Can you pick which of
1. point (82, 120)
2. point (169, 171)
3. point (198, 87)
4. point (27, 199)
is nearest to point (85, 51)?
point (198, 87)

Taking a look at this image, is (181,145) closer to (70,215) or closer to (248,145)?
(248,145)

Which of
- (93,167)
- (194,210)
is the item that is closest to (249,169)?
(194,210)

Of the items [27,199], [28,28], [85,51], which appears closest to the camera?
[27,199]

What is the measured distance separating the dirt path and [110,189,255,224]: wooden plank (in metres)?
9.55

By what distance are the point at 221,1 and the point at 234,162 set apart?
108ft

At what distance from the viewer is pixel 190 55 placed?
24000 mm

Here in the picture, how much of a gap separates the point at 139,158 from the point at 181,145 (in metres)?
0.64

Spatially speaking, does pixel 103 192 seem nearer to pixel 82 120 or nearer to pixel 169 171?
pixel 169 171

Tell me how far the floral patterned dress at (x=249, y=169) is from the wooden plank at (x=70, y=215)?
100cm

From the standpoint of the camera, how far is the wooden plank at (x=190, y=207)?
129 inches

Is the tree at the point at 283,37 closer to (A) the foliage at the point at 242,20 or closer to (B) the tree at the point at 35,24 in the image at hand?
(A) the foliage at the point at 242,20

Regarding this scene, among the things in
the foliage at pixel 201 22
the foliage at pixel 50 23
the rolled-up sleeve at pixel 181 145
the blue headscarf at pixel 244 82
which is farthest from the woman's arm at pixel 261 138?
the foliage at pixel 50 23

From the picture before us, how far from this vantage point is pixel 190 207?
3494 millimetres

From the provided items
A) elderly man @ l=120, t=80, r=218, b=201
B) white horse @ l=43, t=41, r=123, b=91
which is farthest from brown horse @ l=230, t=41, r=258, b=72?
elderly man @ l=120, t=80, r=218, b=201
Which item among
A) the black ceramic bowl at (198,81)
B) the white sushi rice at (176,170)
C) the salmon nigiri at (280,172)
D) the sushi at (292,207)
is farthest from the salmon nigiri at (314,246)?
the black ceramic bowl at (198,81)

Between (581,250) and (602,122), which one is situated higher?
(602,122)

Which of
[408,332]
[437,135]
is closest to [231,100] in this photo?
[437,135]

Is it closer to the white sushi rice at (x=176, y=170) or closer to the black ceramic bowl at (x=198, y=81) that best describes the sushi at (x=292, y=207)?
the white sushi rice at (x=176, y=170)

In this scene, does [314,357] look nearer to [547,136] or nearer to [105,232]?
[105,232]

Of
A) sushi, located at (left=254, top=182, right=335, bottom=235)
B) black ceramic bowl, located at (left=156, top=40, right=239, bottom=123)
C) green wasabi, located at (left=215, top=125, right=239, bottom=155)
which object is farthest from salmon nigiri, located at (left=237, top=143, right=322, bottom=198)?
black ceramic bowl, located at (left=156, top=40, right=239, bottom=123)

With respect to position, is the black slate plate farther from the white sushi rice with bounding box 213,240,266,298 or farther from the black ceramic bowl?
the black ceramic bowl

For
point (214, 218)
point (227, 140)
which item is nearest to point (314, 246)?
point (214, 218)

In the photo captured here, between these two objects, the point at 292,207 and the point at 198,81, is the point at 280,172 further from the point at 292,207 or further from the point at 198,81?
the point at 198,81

━━━━━━━━━━━━━━━━━━━━━━━━━━━━━━

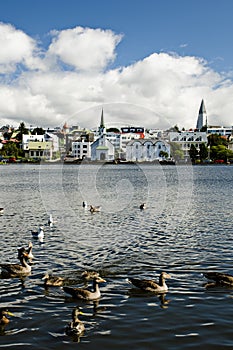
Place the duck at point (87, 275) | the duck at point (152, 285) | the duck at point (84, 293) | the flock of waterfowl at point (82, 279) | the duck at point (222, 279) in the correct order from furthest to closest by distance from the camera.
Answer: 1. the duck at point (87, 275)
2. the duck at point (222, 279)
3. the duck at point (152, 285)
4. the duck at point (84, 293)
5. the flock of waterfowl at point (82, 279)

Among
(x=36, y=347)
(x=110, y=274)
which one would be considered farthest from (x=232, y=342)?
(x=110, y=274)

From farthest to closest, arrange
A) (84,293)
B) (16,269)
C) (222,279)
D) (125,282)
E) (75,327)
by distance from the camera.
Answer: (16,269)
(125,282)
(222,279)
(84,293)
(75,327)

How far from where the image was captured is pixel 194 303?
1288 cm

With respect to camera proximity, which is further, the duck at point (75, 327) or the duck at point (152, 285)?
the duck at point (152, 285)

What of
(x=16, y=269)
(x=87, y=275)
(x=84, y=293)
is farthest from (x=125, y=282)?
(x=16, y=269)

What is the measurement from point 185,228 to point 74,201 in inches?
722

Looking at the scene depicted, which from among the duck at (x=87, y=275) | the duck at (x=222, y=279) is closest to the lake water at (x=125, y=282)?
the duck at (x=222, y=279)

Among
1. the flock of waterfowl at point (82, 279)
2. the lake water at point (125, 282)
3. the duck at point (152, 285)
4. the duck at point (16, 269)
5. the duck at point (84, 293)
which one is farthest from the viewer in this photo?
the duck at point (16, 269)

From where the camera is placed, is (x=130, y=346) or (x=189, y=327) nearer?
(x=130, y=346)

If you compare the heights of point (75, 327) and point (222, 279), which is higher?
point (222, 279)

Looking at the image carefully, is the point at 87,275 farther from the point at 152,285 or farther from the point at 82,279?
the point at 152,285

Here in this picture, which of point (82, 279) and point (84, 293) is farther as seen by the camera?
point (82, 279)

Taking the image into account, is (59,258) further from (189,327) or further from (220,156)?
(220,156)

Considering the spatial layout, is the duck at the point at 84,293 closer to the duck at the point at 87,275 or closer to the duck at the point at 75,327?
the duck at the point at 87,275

━━━━━━━━━━━━━━━━━━━━━━━━━━━━━━

What the task requires:
How many lines of the material above contain the word "photo"? Give only the number.

Expected output:
3